Rizal Ramli Nilai Rencana KIP Hingga Perguruan Tinggi Adalah Kebijakan Receh

Ekonom senior sekaligus mantan Menteri Koordinator Bidang Perekonomian, Rizal Ramli (kanan) saat acara diskusi di kawasan Tebet, Jakarta Selatan, Senin (25/2/2019).

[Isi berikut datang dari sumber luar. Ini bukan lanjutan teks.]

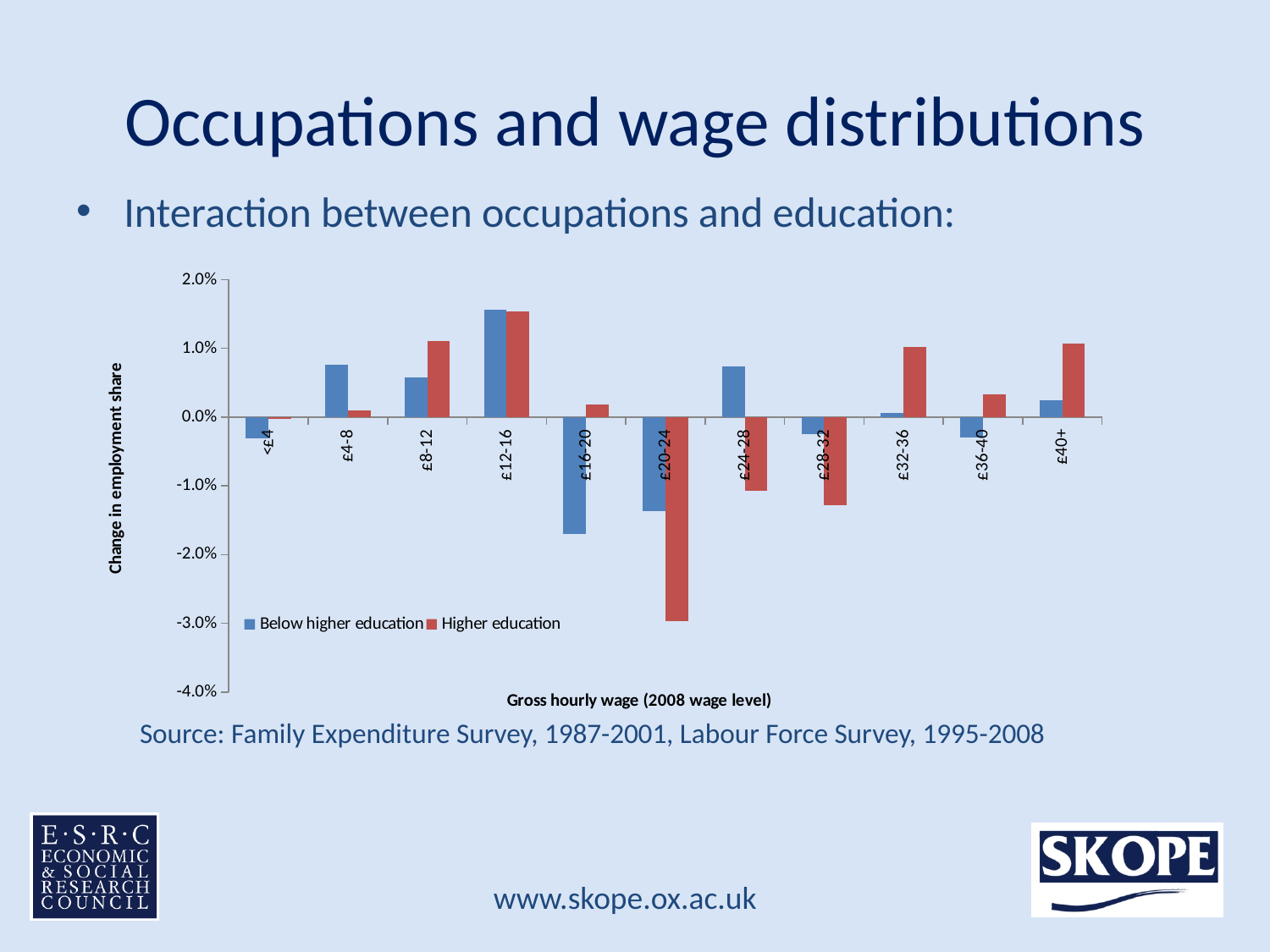
What is the title of the x axis? Gross hourly wage (2008 wage level) Is the Below higher education value for £12-16 greater or less than 1.0%? greater Is the Below higher education value for £16-20 greater or less than -1.0%? less What kind of chart is shown on the slide? bar chart Which wage category has the lowest Below higher education value? £16-20 How many series does the legend list? 2 Is the Higher education value for £8-12 greater or less than 1.0%? greater How many wage categories are shown on the x axis? 11 Which wage category has the highest Below higher education value? £12-16 For the £8-12 category, which series has the larger value, Below higher education or Higher education? Higher education Which wage category has the lowest Higher education value? £20-24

DiamondNews, Jakarta – Dalam pidato politiknya di Sentul International Convention Center (SICC) pada Minggu (24/2/2019), Presiden Joko Widodo berjanji akan meneruskan kebijakan Kartu Indonesia Pintar (KIP) hingga ke jenjang Pendidikan Tinggi.

 

Rizal Ramli selaku ekonom senior dan mantan Menteri Koordinator Bidang Perekonomian menilai bahwa rencana tersebut sama sekali tidak tepat dan tidak akan menjadi solusi bagi masalah yang ada.

 

Menurutnya, permasalahan kualitas pendidikan di Indonesia saat ini bukan terletak pada jumlah anggarannya. Sebab, alokasi APBN untuk pendidikan anak bangsa sudah tergolong tinggi yakni mencapai Rp 440 Trilliun.

 

Jika anggaran pendidikan terus ditingkatkan, Rizal Ramli khawatir sampai kapan Indonesia akan bertahan mengingat biaya pendidikan dari tahun ke tahun cenderung semakin mahal.

 

“Jadi usul saya daripada cara-cara recehan seperti itu, lebih bagus kita berikan kita buat Undang Undang Land Grand untuk universitas negeri maupun swasta dan Undang Undang pembebasan pajak sehingga universitas kita makin lama makin kaya, membiayai riset sendiri, kasih beasiswa sama mahasiswanya serta dosen-dosennya lebih berani bersikap sebagai orang intelek. Bukan birokrat, bukan PNS yang ngomong apa aja takut. Jadi mohon maaf kami tidak setuju dengan cara-cara recehan kayak begitu. Tidak memecahkan masalah secara struktural dan jangka panjang,” ujar Rizal Ramli di kawasan Tebet, Jakarta Selatan, Senin (25/2/2019).

 

Sebelumnya, Presiden Joko Widodo memaparkan bahwa sebanyak 18,7 juta siswa telah mendapatkan Kartu Indonesia Pintar (KIP). KIP yang sekarang hanya sampai jenjang SMA dan SMK akan ditingkatkan sampai ke Perguruan Tinggi.

 

“Kemudian KIP yang sekarang ini hanya sampai di SMA atau SMK juga akan kita jadikan KIP kuliah. Artinya KIP kuliah ini akan dapat membantu biaya pendidikan. Membantu biaya pendidikan mulai dari anak usia dini sampai dengan kuliah,” tutur Presiden Jokowi di SICC, Minggu (24/2/2019).